Pero ni siquiera los escépticos escapaban del embrujo. Muchos acudían por curiosidad, otros por miedo, y los más lúcidos, por simple necesidad de creer en algo. Porque al final, todos queremos saber hacia dónde vamos. Y la quiromancia ofrecía lo que ninguna ciencia podía prometer: una versión íntima del destino. No estadísticas ni porcentajes, sino una historia personal contada con la voz del secreto.
Dicen los quiromantes que en el centro de la palma hay cuatro líneas principales: la de la vida, la del corazón, la de la cabeza y la del destino. Algunas se cruzan, otras se cortan, algunas desaparecen como ríos que se secan. Cada monte, cada curva, cada dedo, tiene su nombre. El monte de Venus, bajo el pulgar, es la pasión; el de Júpiter, la ambición; el de Saturno, la sabiduría; el de Apolo, la belleza. Parece un mapa de dioses caídos.
Somos la única especie que tiene cinco dedos separados, dicen los científicos. Pero los místicos agregan algo más: somos la única especie que puede cerrar el puño. En ese gesto —abrir o cerrar la mano— se encierra la tragedia humana: dominar o liberar, retener o soltar. Por eso las manos son antenas del alma. Con ellas acariciamos, matamos, escribimos, rezamos y dejamos huellas que ni el tiempo borra. Leer una mano es, en el fondo, lo mismo que leer el pasado: buscar en las marcas del tiempo una señal que nos diga quiénes somos.
En los años sesenta y setenta, cuando Lima todavía tenía tranvías y cafés con humo, las gitanas recorrían el centro ofreciendo leer la suerte. Bastaba que usted dudara un segundo frente a una vidriera, y ya tenía una mano extendida frente a su rostro: “Caballero, déjeme ver su palma... usted tiene un futuro brillante, pero cuidado con un amigo traidor.” Algunos se reían, otros pagaban. En la Costa Verde, la Plaza San Martín y el Parque de las Leyendas, aquellas mujeres con pañuelos de colores continuaban un oficio milenario, mezcla de intuición y teatro. Sabían mirar a los ojos, descubrir en un gesto lo que uno no confiesa ni al espejo. Y aunque los psicólogos digan que es pura lectura fría, algo quedaba flotando en el aire: la sensación de haber sido visto por dentro.

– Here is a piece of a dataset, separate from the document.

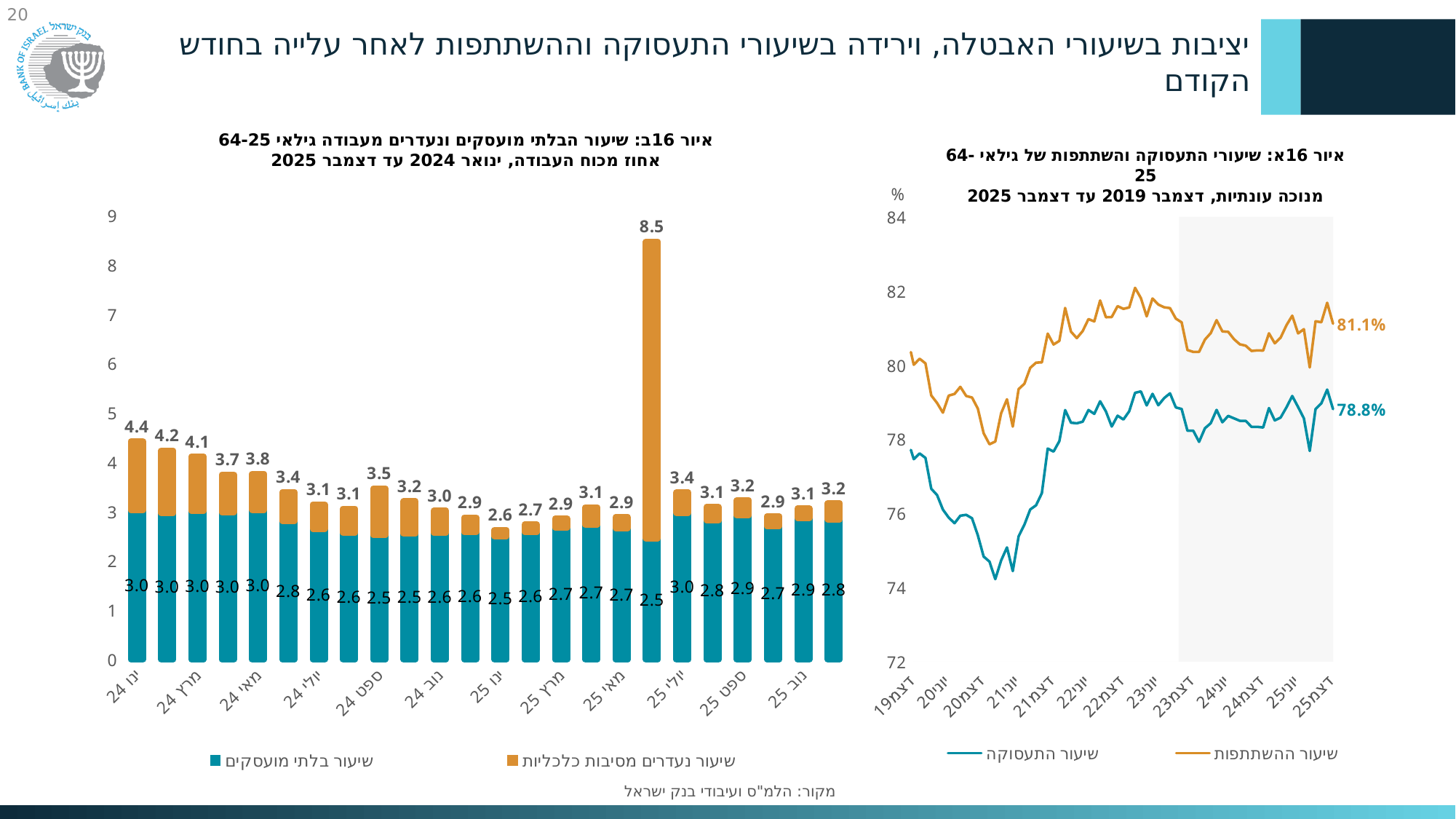
In the left chart (איור 16ב), what is the value of the שיעור נעדרים מסיבות כלכליות segment for ינו 24, given the total 4.4 and the blue segment 3.0? 1.4 In the left chart (איור 16ב), which bar has a larger total: מרץ 24 or מרץ 25? מרץ 24 In the left chart (איור 16ב), what is the highest total value labeled on any bar? 8.5 In the right chart (איור 16א), what is the final labeled value of the שיעור ההשתתפות line? 81.1% In the left chart (איור 16ב), how many series does the legend list? 2 What kind of chart is the left chart (איור 16ב)? Stacked bar chart In the right chart (איור 16א), what is the difference between the final labeled values of the two lines? 2.3 In the left chart (איור 16ב), what is the total value of the bar for ינו 24? 4.4 In the right chart (איור 16א), is the value of the שיעור התעסוקה line at ינו 21 greater or less than 76? less In the right chart (איור 16א), what is the final labeled value of the שיעור התעסוקה line? 78.8% In the left chart (איור 16ב), what is the difference between the total for ינו 24 and the total for ינו 25? 1.8 In the left chart (איור 16ב), what is the value of the שיעור בלתי מועסקים segment for יולי 25? 3.0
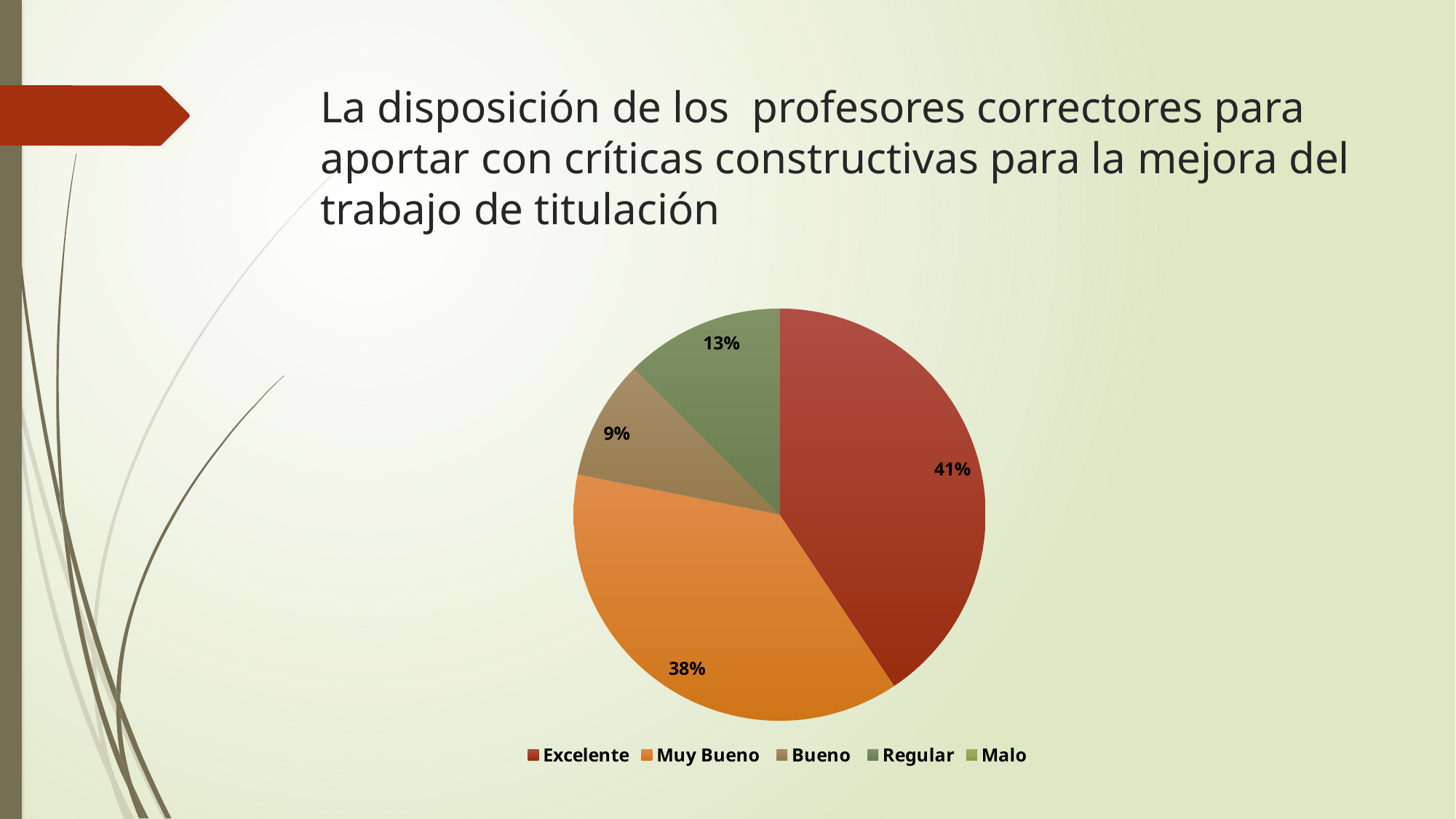
Which labelled slice has the smallest share of the pie? Bueno What is the difference in percentage points between the Excelente and Muy Bueno slices? 3 What colour is the Muy Bueno slice? orange What kind of chart is shown on the slide? pie chart Which category has the largest share of the pie? Excelente How many slices with percentage labels are visible in the pie? 4 What percentage of the pie is labelled for Regular? 13% Which slice is larger, Regular or Bueno? Regular What percentage of the pie is labelled for Muy Bueno? 38% How many entries does the legend list? 5 What percentage of the pie is labelled for Excelente? 41% What percentage of the pie is labelled for Bueno? 9%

Una tarde, en los años noventa, un periodista agotado se dejó arrastrar por la curiosidad. Venía de una separación, deudas, noches de insomnio. En la plaza San Martín una gitana le tomó la mano sin pedir permiso. “Tiene usted una línea de la vida que se cruza con la del corazón —le dijo—. Eso pasa cuando uno ama más de lo que puede resistir.”

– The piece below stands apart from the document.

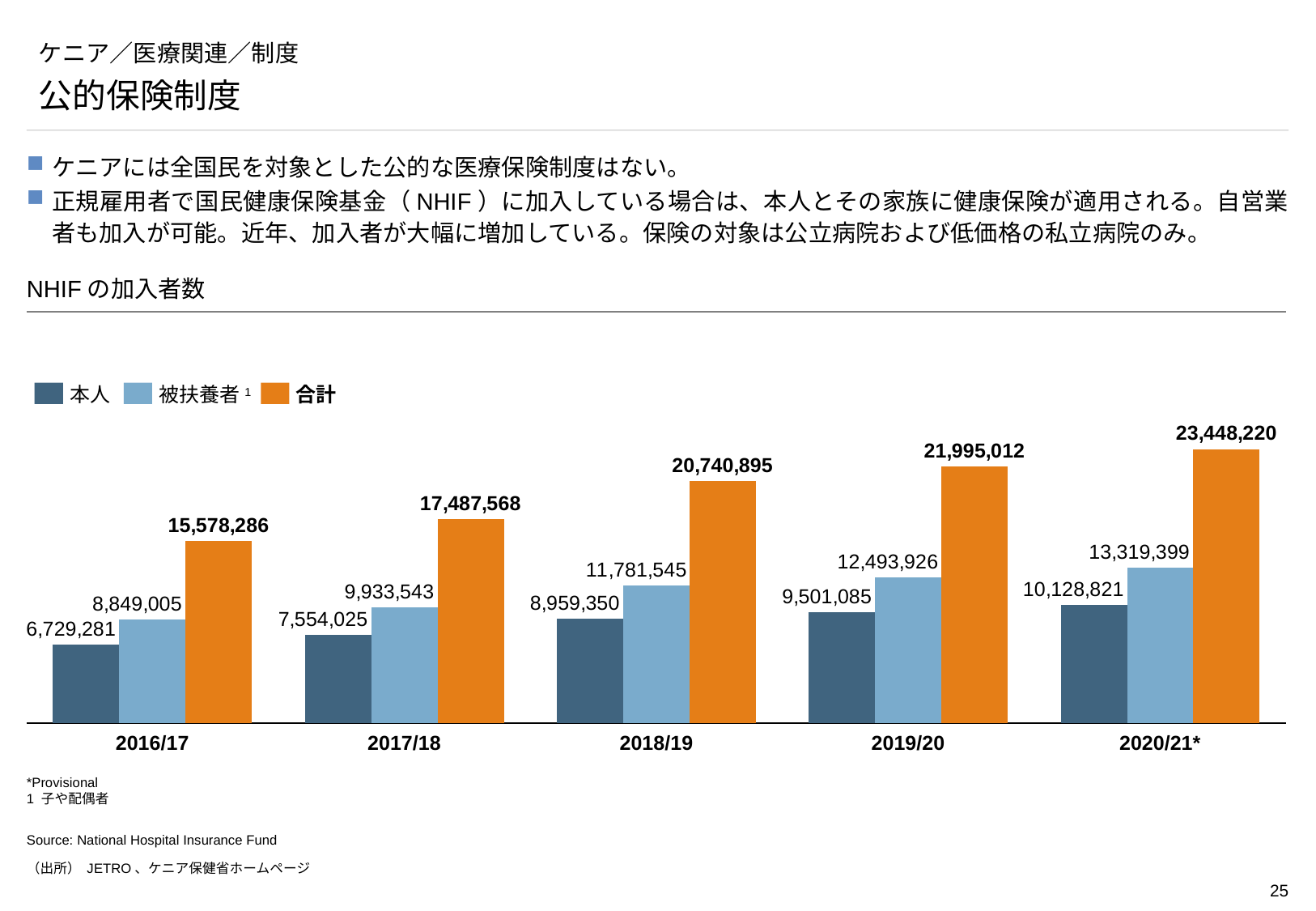
Which is larger in 2017/18, 本人 or 被扶養者? 被扶養者 How many series does the legend list? 3 What is the value of 合計 for 2020/21*? 23,448,220 What is the difference between 合計 in 2020/21* and 合計 in 2016/17? 7,869,934 What is the value of 被扶養者 for 2018/19? 11,781,545 How many fiscal years are shown on the x axis? 5 What is the value of 本人 for 2016/17? 6,729,281 What is the difference between 被扶養者 and 本人 in 2019/20? 2,992,841 Does 合計 rise or fall from 2016/17 to 2020/21*? Rise What type of chart is shown on the slide? Bar chart In which fiscal year is 合計 the highest? 2020/21* In which fiscal year is 本人 the lowest? 2016/17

Él rió con amargura, dejó unas monedas y se fue. Pasaron los años. Perdió trabajos, ganó canas, se volvió un tipo silencioso. Un día, revolviendo papeles viejos, encontró una servilleta con esa frase anotada. Y entendió que la gitana no le había leído el futuro: le había puesto palabras al presente que él no quería mirar.
Porque de eso se trata la quiromancia, tal vez: no de predecir lo que vendrá, sino de revelar lo que ya está escrito adentro. La palma es un espejo. Y el que se atreve a leerla, se enfrenta a sí mismo.
Imagino las manos de San Martín. Manos que sostuvieron el sable y la pluma, que trazaron órdenes en papel y caricias en cartas secretas. Manos que temblaron al despedirse del ejército del Perú, sabiendo que hasta el héroe envejece. Tal vez, en un instante de calma, haya mirado su palma y sonreído al ver la línea de la vida: larga, firme, sin interrupciones. Tal vez comprendió que no importaba cuánto durara, sino qué escribiera en ella.
Porque al final, todos dejamos nuestras líneas en algo: en una piedra, en un libro, en la memoria de otro. La quiromancia, más que una superstición, es una metáfora. Nos recuerda que estamos hechos de tiempo, que el destino no se impone: se lee, se interpreta y, a veces, se reescribe. Quizás el alma, después de todo, no se esconda en el cielo ni en los templos, sino en la palma abierta del hombre que aún se atreve a creer.
Mire sus manos, lector. Las tiene frente a usted. Esas mismas que sostienen la taza del café, que acarician, que tiemblan, que trabajan. En esas manos está su historia, su esperanza, su derrota y su futuro. No necesita un oráculo para saberlo. Basta con mirar bien.
Y así, de Atenas a los Andes, el hombre sigue buscando en su propia mano la escritura invisible del destino. Y mientras haya hombres que miren sus manos buscando sentido, Platón y San Martín seguirán conversando en silencio, más allá del tiempo.